• WARNING: Tube/Valve amplifiers use potentially LETHAL HIGH VOLTAGES.
    Building, troubleshooting and testing of these amplifiers should only be
    performed by someone who is thoroughly familiar with
    the safety precautions around high voltages.

Jan's HV regulator


More to the point, I see a few potential problems:

From an AC perspective, the opamp operates in unity-gain, with 100% feedback, and to ensure stability the feedback path must introduce a minimal phase-shift between the opamp output and its - input, and this has to be true between 0 and ~80MHz, since no local compensation is present.

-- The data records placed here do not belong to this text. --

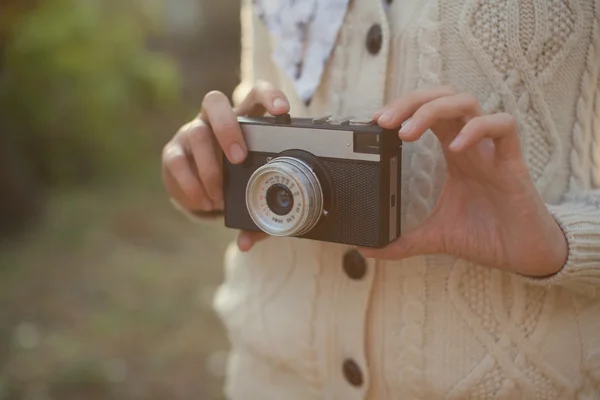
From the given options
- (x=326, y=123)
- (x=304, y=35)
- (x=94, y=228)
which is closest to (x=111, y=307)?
(x=94, y=228)

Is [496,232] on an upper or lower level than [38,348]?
upper

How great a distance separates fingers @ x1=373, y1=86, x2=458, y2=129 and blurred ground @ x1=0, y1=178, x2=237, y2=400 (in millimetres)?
2098

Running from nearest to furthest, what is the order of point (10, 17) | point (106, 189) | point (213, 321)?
point (213, 321) → point (10, 17) → point (106, 189)

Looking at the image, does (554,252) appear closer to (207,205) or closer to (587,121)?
(587,121)

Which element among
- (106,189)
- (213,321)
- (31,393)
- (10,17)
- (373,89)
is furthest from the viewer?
(106,189)

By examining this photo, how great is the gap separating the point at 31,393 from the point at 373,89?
7.08ft

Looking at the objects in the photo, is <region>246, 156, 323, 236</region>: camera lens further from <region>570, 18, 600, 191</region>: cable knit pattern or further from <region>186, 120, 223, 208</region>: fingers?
<region>570, 18, 600, 191</region>: cable knit pattern

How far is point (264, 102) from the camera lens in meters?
0.92

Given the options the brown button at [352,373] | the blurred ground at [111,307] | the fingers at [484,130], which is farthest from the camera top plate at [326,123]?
the blurred ground at [111,307]

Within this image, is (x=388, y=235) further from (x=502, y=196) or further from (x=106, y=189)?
(x=106, y=189)

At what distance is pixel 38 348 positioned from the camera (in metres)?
2.86

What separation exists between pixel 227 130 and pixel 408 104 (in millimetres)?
239

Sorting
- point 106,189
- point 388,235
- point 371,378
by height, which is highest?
point 388,235

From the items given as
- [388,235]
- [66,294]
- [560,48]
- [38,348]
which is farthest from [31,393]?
[560,48]
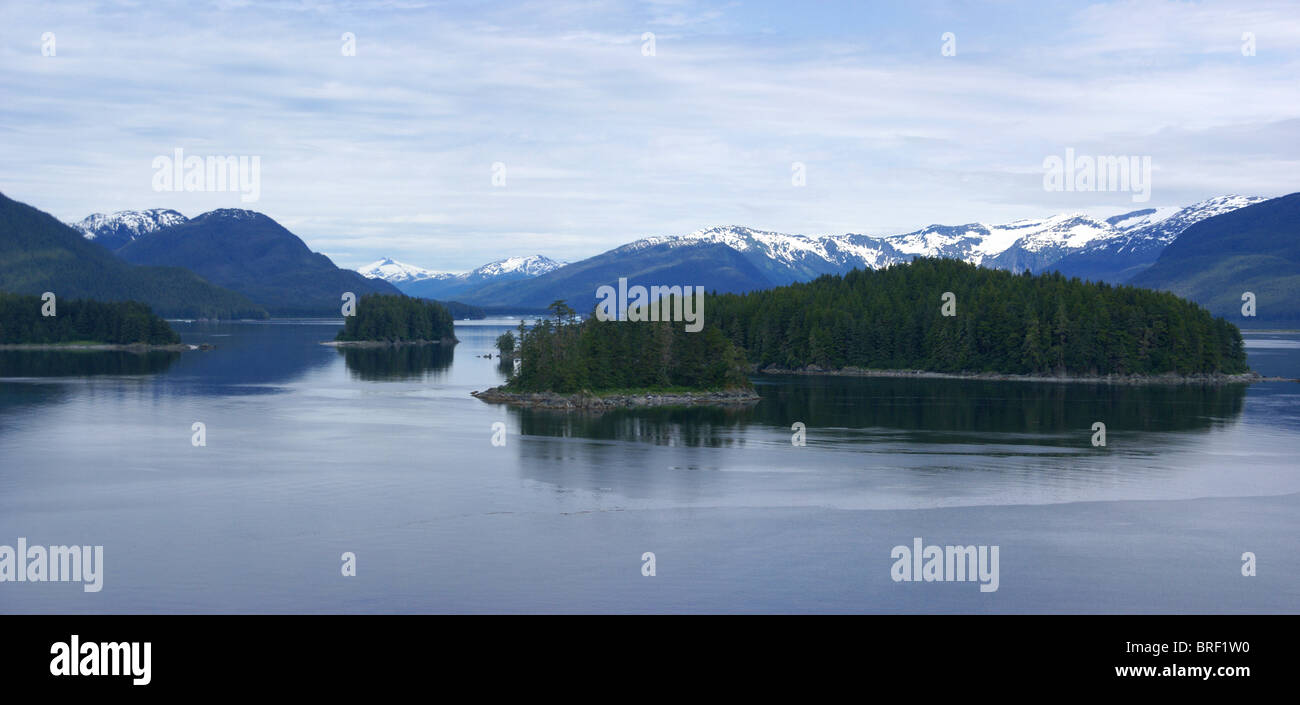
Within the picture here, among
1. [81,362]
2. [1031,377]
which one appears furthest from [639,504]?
[81,362]

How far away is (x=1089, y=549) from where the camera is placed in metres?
39.6

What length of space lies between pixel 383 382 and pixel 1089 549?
90.2 m

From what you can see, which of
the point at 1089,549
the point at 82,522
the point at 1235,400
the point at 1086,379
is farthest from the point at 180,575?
the point at 1086,379

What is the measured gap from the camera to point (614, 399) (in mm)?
92125

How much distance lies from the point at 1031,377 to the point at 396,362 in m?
84.5

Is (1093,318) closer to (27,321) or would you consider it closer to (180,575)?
(180,575)

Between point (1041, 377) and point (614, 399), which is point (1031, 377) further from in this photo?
point (614, 399)

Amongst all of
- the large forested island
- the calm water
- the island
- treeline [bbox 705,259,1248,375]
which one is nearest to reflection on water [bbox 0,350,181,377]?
the calm water

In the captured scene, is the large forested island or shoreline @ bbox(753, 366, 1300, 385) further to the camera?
shoreline @ bbox(753, 366, 1300, 385)

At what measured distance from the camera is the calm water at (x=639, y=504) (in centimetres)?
3384

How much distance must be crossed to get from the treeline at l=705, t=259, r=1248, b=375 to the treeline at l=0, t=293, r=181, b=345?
91280mm

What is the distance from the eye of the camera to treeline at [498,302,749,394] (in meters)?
94.1

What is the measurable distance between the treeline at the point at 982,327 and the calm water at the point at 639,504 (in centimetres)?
4160

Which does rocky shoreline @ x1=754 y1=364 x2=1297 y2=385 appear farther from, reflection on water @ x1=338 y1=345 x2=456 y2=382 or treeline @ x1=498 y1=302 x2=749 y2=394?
reflection on water @ x1=338 y1=345 x2=456 y2=382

The gate stopper and the MOS capacitances create a first pole, meaning any other pole along the path will lead to instability.
Such a pole could be created by the protection resistors and a capacitive load for instance.
A quick, simplified sim shows that the regulator is marginally stable on a resistive load and becomes unstable with a capacitor of a few nF.
The reality could be somewhat different, but very much will depend on the exact load, the way it is wired, etc, and this is not controllable on the board itself, meaning it should be reasonably immune to impedance effects.
The + input connection also contributes to complicate the problem.
For these reasons, I think that a minimum of local compensation should be included.

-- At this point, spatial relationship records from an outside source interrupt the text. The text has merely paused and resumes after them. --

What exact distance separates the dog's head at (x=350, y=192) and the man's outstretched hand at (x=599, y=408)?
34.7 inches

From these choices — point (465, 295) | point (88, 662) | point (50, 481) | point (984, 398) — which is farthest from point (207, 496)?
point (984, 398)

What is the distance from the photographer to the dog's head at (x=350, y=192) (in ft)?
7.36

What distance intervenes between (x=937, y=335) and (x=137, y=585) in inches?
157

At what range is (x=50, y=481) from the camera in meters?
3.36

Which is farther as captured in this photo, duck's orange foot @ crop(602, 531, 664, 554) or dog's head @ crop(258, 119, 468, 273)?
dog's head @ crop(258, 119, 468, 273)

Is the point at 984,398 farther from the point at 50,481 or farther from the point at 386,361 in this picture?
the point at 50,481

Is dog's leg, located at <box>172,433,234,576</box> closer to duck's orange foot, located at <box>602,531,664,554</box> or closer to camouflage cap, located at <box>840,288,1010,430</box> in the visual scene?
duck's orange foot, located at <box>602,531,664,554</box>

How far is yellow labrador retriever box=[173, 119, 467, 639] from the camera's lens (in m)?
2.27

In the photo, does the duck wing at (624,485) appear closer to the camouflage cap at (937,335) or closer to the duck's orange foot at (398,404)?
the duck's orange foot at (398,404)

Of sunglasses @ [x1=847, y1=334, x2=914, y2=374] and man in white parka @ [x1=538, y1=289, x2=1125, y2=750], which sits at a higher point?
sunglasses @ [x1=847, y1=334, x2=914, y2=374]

Other problems could be caused by C4: it will be charged to the output voltage, and in case of a short, it will discharge through D3.
The energy will be low, but after some events a small diode like the 1N4148 might well fail.
Note that the "short" does not need to be a hard, physical one: the connection to a completely discharged bypass cap will have the same effect.
Less obvious is the case of load-dumping: there is apparently no good reason for such an event to occur, but in practice HV circuits can sometimes see this kind of situation, especially in an experimental/DIY setup.
If the output voltage increases brutally over the normal, set voltage (a cap discharge, short to another supply...) the whole regulator including the opamp will rise higher than C4, leaving the + input protected only by the 100 ohm series resistor.

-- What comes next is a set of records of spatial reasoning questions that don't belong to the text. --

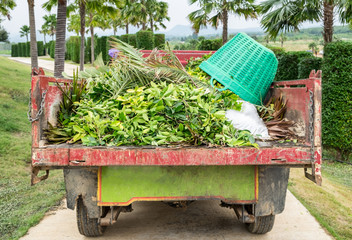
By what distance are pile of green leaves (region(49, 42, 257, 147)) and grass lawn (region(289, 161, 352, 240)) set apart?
197cm

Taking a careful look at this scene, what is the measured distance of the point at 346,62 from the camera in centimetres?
916

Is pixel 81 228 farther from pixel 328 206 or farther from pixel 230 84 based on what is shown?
pixel 328 206

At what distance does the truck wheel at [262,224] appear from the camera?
3766 millimetres

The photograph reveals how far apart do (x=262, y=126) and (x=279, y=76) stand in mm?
11131

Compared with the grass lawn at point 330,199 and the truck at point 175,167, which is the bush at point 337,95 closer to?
the grass lawn at point 330,199

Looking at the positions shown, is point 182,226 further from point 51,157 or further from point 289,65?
point 289,65

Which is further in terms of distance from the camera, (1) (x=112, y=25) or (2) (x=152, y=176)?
(1) (x=112, y=25)

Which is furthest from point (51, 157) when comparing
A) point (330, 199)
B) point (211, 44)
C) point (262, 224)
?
point (211, 44)

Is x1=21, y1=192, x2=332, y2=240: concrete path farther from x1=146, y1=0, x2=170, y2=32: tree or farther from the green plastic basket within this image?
x1=146, y1=0, x2=170, y2=32: tree

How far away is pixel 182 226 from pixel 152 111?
1625 millimetres

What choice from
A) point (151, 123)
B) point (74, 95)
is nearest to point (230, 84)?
point (151, 123)

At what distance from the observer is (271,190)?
3.40 metres

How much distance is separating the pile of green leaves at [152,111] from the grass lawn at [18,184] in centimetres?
167

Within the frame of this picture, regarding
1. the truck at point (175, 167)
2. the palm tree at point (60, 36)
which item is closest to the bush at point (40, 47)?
the palm tree at point (60, 36)
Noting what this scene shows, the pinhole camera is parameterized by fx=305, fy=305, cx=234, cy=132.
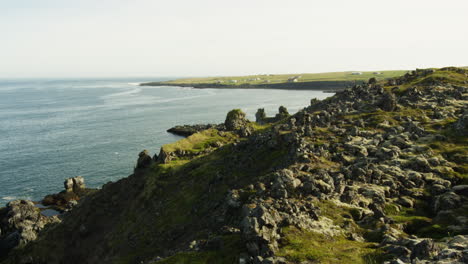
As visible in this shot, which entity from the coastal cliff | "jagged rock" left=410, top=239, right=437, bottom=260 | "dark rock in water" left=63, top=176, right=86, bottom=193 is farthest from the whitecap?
"jagged rock" left=410, top=239, right=437, bottom=260

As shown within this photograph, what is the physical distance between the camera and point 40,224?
71.6m

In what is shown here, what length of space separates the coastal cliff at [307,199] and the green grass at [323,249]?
0.31 ft

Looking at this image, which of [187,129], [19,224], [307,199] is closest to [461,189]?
[307,199]

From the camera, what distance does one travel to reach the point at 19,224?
70688mm

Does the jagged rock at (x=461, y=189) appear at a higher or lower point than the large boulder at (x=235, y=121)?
higher

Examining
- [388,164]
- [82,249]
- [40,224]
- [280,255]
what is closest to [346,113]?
[388,164]

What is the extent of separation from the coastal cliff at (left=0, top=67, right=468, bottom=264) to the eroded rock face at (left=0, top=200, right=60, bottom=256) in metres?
2.75

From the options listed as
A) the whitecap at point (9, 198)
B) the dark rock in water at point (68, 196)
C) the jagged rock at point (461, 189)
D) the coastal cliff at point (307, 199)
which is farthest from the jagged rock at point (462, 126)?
the whitecap at point (9, 198)

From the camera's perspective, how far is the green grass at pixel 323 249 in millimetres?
21359

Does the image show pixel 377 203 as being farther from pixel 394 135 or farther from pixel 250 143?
pixel 250 143

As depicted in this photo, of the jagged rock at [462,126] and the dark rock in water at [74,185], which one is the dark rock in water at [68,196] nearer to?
the dark rock in water at [74,185]

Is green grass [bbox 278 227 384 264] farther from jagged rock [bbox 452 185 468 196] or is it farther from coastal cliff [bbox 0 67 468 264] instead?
jagged rock [bbox 452 185 468 196]

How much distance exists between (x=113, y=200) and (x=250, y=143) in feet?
114

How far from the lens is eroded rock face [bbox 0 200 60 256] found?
6488cm
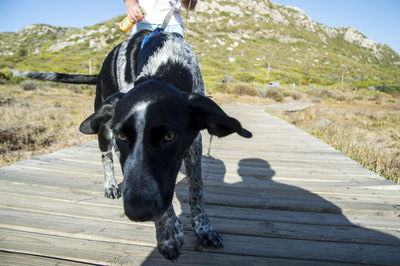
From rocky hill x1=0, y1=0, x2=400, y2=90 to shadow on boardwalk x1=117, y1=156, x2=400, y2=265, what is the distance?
110ft

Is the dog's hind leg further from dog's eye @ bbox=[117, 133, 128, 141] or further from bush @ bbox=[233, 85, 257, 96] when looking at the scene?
bush @ bbox=[233, 85, 257, 96]

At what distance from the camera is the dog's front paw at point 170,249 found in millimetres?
1517

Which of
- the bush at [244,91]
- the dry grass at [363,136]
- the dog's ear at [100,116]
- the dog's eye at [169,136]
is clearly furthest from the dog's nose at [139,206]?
the bush at [244,91]

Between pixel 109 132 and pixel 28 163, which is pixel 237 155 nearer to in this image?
pixel 109 132

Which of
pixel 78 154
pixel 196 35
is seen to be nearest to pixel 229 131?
pixel 78 154

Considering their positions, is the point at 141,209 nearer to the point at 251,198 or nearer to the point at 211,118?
the point at 211,118

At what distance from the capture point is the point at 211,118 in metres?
1.47

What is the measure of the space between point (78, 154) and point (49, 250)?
2.39 m

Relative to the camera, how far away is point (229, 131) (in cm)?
154

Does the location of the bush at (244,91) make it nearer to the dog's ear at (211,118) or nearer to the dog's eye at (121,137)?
the dog's ear at (211,118)

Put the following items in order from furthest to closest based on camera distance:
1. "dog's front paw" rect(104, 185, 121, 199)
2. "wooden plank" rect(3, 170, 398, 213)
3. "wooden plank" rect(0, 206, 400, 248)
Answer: "dog's front paw" rect(104, 185, 121, 199) → "wooden plank" rect(3, 170, 398, 213) → "wooden plank" rect(0, 206, 400, 248)

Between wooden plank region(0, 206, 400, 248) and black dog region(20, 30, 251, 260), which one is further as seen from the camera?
wooden plank region(0, 206, 400, 248)

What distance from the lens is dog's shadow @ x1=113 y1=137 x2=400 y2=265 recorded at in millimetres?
1581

For these reasons, it would be preferable to place two anti parallel diodes directly across the inputs, possibly schottky types.

In case of an output short, another component will be stressed: R10.
It will have to withstand a high surge current, and should be a pulse-resilient type.

Something optional, but cheap and contributing to the overall reliability would be the inclusion of a series resistor (preferably fusible-type) in the drain of Q8: up to 1K will have no impact on the performance and could save the day in case the MOS encounters the occasional rogue pulse
 
I am convinced that the regulator in itself is stable and doesn't need additional bypass, but it goes further than that: it might not tolerate a bypass cap directly connected across the output terminals.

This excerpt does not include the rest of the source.